**Direction:** Reproduce the entries below verbatim, from the line containing "this 852×568 image." through the line containing "burned car shell [227, 44, 528, 219]", both included. Omit the pictures from your answer.

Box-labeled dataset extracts
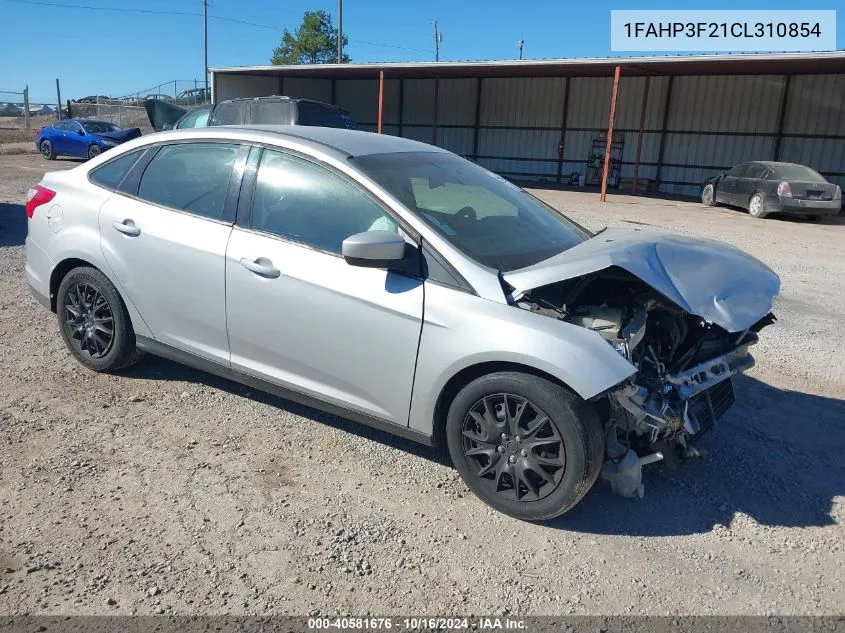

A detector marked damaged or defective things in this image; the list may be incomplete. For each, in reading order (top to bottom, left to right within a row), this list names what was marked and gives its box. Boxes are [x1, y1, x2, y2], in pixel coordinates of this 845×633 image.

deployed crumpled fender [502, 230, 780, 334]
crumpled hood [504, 228, 780, 336]
damaged front end [504, 228, 780, 498]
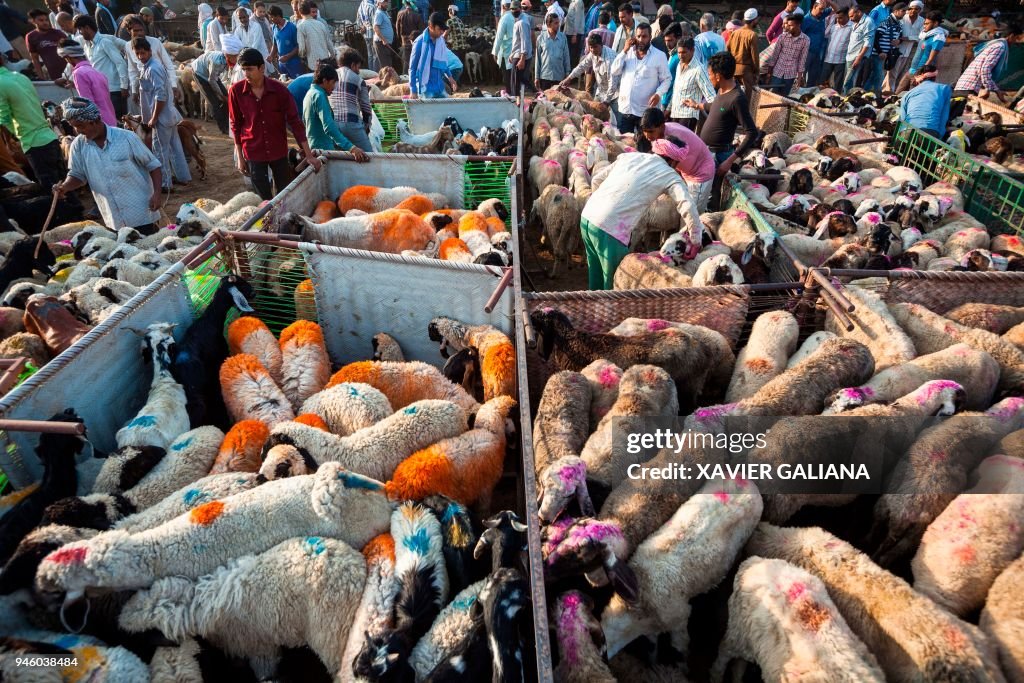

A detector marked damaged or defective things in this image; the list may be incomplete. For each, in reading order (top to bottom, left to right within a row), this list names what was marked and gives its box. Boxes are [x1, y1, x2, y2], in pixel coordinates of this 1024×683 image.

rusty metal bar [481, 266, 509, 315]
rusty metal bar [0, 419, 84, 436]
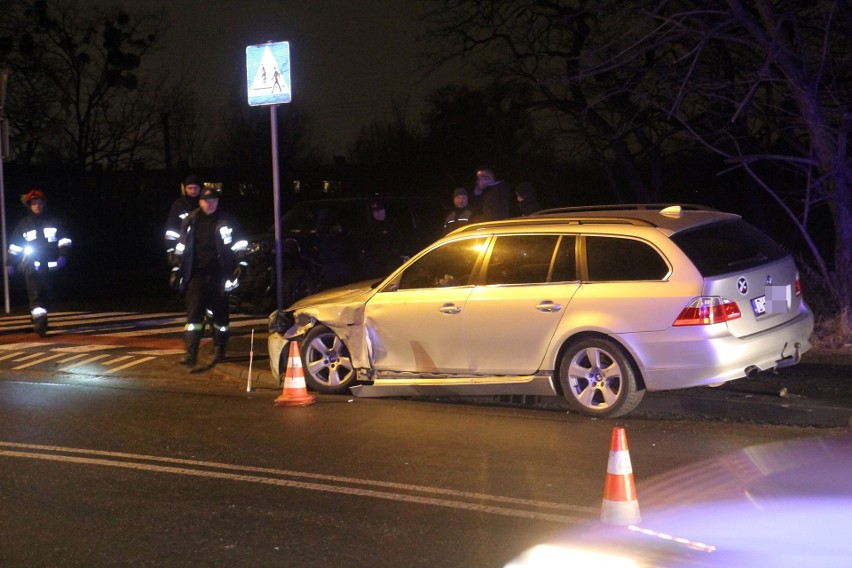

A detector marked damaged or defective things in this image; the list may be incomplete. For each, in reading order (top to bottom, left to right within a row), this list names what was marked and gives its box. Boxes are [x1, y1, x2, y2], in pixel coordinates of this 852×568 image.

another damaged vehicle [266, 204, 812, 418]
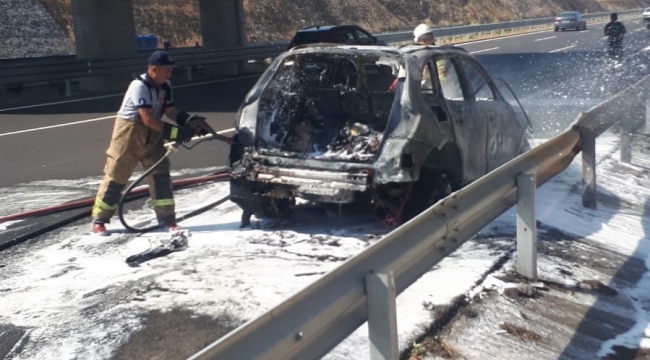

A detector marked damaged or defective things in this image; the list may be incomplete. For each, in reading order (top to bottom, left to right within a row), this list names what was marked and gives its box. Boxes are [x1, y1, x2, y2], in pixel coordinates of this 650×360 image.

burned car [225, 44, 528, 225]
charred vehicle frame [225, 44, 528, 225]
burned car shell [227, 44, 528, 219]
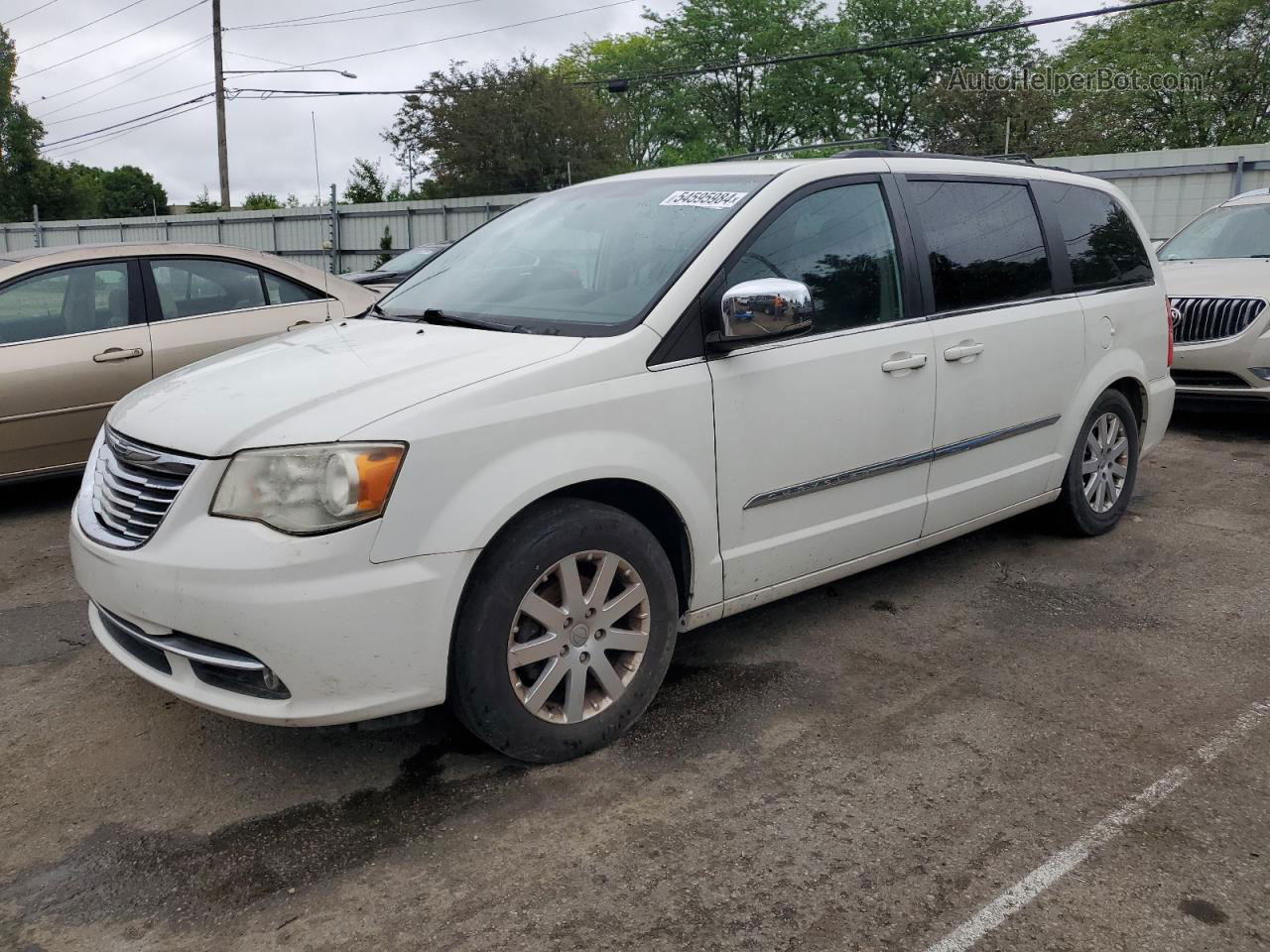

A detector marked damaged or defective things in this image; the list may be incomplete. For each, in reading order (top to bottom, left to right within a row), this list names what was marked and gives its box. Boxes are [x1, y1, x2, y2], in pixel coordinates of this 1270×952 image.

cracked asphalt [0, 409, 1262, 952]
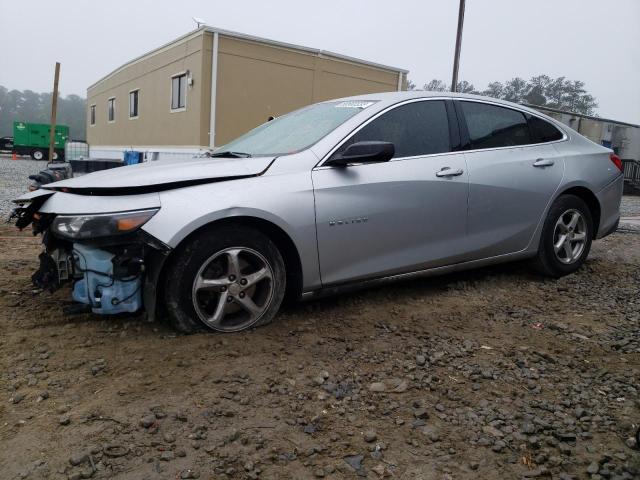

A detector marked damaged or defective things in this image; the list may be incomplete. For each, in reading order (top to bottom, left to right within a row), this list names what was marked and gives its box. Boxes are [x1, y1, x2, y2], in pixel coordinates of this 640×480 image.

broken headlight assembly [51, 209, 159, 240]
damaged silver sedan [12, 93, 624, 334]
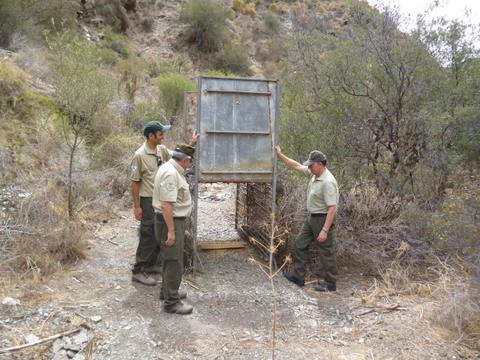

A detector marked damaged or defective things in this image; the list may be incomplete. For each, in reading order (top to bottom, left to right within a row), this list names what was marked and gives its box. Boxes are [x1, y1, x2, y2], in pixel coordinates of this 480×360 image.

rusted metal sheet [194, 76, 278, 183]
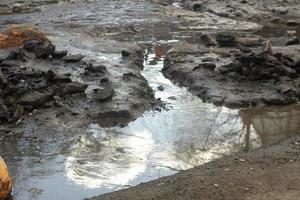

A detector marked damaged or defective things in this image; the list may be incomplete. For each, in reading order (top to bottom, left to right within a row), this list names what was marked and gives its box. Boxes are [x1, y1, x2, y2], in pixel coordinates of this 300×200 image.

rusty orange metal object [0, 24, 48, 48]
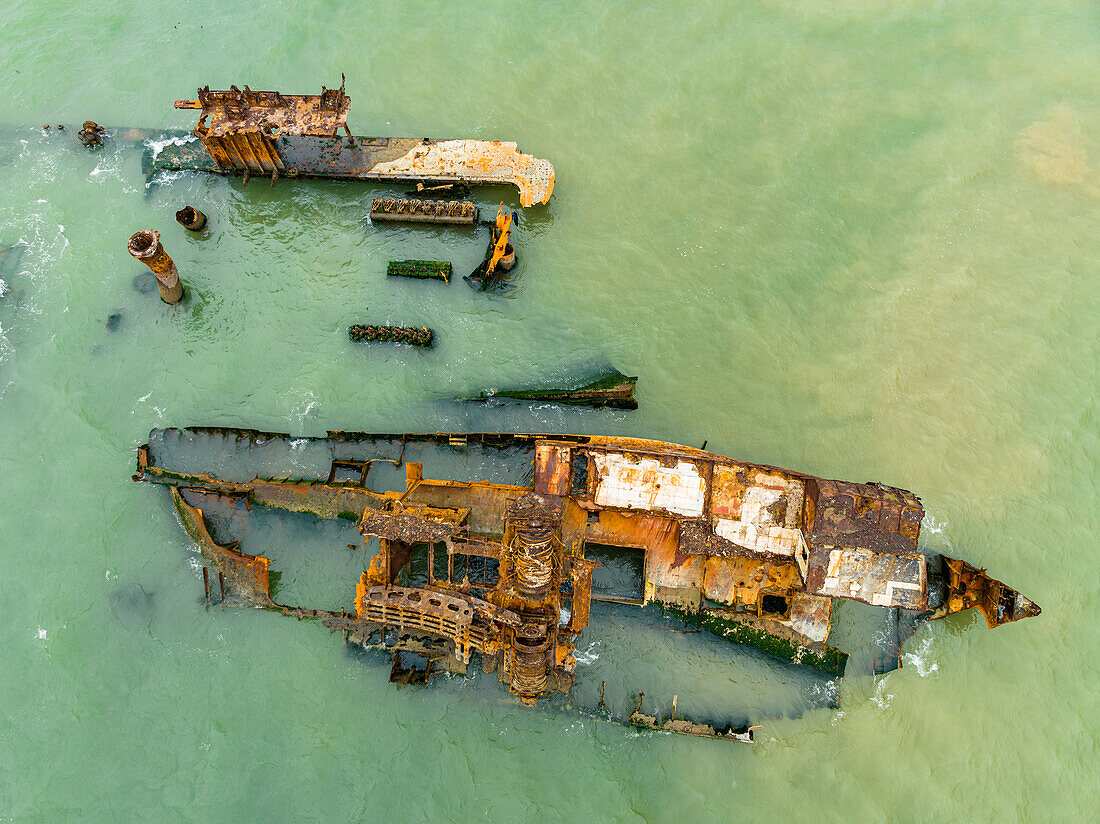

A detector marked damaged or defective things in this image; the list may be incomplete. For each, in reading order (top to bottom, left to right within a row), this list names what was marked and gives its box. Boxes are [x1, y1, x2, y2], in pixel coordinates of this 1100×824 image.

rusted shipwreck hull [144, 80, 558, 206]
rusted machinery [150, 78, 554, 205]
rusted pipe [127, 229, 183, 303]
rusted pipe [173, 205, 206, 231]
rusted shipwreck hull [133, 426, 1034, 743]
rusted metal hull [133, 426, 1034, 743]
rusted machinery [130, 426, 1038, 743]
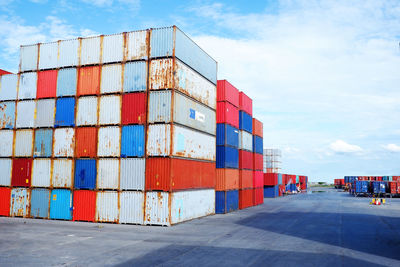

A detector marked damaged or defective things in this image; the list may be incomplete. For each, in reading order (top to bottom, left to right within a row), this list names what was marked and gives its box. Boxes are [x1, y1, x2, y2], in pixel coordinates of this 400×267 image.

rusty container [146, 157, 216, 193]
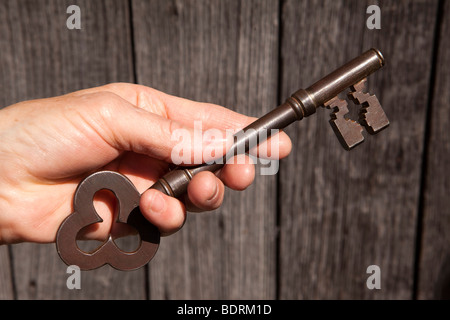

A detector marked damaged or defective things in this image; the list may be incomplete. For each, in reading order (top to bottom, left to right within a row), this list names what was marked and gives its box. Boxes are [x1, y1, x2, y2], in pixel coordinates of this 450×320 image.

rusty metal surface [55, 48, 386, 272]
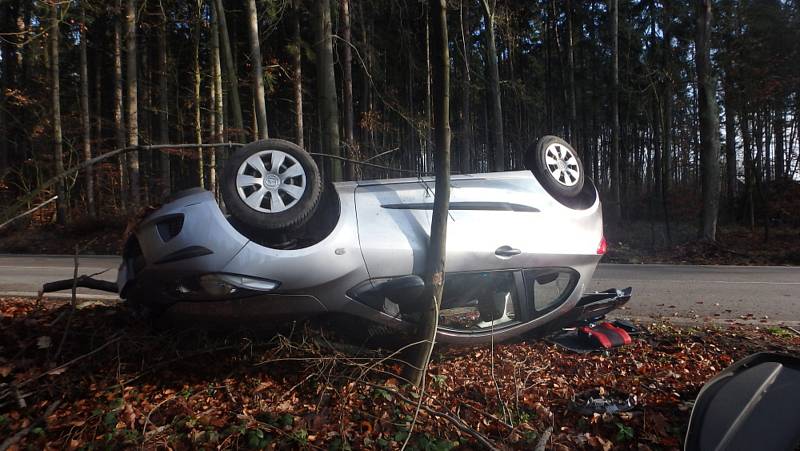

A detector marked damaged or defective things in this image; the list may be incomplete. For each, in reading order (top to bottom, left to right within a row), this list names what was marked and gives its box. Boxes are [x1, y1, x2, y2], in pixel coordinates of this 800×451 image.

overturned silver car [115, 136, 628, 344]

**Worked solution:**
A detector marked damaged or defective things in this image; the list may be incomplete. For each, in reading order (top to bottom, left to right within a row), this list names what was marked and gives its box. Boxes are [x1, y1, x2, y2], in pixel coordinates of this 852×568 image.

another damaged vehicle [266, 204, 812, 418]

A detector marked damaged or defective things in this image; the list may be incomplete. For each, in reading order (top to bottom, left to right within a row), this list names what was marked and gives its box. Boxes are [x1, y1, x2, y2], in pixel coordinates of this 650×360 image.

burned car [225, 44, 528, 225]
charred vehicle frame [225, 44, 528, 225]
burned car shell [227, 44, 528, 219]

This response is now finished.